How to do realtime recording with effect processing on iOS

Introduction

A few years ago, I helped to develop an iPhone app which did some basic DSP processing on the iPhone’s microphone signal. Since then, I have seen a barrage of questions on StackOverflow with people who want to this and are having trouble doing so. The biggest barrier seems to be not the actual DSP processing, but all of the associated framework stuff to get the iPhone to send you a raw PCM data stream.

Apple has some documentation on both subjects, but not really enough to figure out how to put all the pieces together. So without further ado, let’s get started.

WAIT A SECOND – BEFORE YOU READ ANY FURTHER

Yes, this blog post is going to tell you how to do real-time audio processing on iOS, the hard and old-fashioned way. So before we get started with the dirty details, it’s worth asking yourself if you really, really need to do things the hard way.

Which path do you really want to choose?

There is actually an easier way to do all of this, and it’s a framework called novocaine. The framework name says it all; it provides a painless way of doing something otherwise would be very painful. And believe me, doing these low level audio operations on iOS can be quite painful. This framework provides a easy way to do audio processing on iOS, giving the programmer a simple block-based callback which contains the DSP code.

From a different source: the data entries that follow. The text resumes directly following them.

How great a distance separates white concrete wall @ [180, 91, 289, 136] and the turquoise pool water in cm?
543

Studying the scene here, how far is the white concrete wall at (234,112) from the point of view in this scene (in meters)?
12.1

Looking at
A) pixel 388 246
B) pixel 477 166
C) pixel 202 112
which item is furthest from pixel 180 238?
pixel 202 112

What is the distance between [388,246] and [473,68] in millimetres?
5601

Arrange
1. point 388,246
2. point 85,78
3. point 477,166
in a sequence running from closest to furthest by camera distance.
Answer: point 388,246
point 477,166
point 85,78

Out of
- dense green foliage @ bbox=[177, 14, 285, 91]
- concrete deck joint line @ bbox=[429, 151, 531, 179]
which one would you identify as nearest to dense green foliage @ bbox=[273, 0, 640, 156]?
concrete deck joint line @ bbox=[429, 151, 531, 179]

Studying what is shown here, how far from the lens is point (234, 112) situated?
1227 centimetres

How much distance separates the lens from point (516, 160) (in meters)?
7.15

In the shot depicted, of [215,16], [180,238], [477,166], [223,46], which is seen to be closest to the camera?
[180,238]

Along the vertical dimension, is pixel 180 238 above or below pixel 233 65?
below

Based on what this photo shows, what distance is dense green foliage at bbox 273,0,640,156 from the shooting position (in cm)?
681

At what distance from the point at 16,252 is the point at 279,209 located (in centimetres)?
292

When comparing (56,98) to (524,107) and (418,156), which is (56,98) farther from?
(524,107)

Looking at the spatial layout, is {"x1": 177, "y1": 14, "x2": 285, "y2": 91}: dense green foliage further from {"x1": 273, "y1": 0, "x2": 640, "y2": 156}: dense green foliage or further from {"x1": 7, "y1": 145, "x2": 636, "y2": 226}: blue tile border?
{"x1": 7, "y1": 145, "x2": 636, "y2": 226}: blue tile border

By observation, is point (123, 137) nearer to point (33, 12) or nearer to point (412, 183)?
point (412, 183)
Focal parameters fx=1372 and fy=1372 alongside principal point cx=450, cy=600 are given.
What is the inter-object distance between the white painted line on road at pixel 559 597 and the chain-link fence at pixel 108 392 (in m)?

Before you continue reading this article, please, check out novacaine’s GitHub page. If that framework doesn’t meet your needs, then feel free to continue reading and doing things the hard way.

How iOS buffers audio

One of the most difficult tripping blocks for people wanting to program audio for iOS is how it deals with audio buffering. Unlike in the VST world where your code is simply delivered a nice array of floats, you need to tell the iPhone exactly how to pack up the data blocks and send them to you. If you do not tell it this properly, you will get a not helpful error code and be stuck scratching your head.

First, one needs to understand a bit of terminology. A sample is a single point of audio data, sometimes called a sample frame. A group of samples comes together to make a channel, just like the left & right channels of a stereo signal. Finally, a packet contains one or more channels.

Visual representation of iOS buffers

You might be wondering why each channel only contains one frame. I don’t know the answer to that; at least on the iPhone this is simply the way that audio is delivered to you.

AudioUnits on iOS

If you are used to developing AudioUnits on Mac OSX, you might think that AudioUnit development on iOS is going to be basically the same thing. And it is, depending on how you define the word “basically”. The architecture is fundamentally the same, but rather than loading plugins from bundles, you basically do your processing directly in the graph. So if you are trying to port an AU from the Mac to iOS, it’s going to take more work than just hitting recompile.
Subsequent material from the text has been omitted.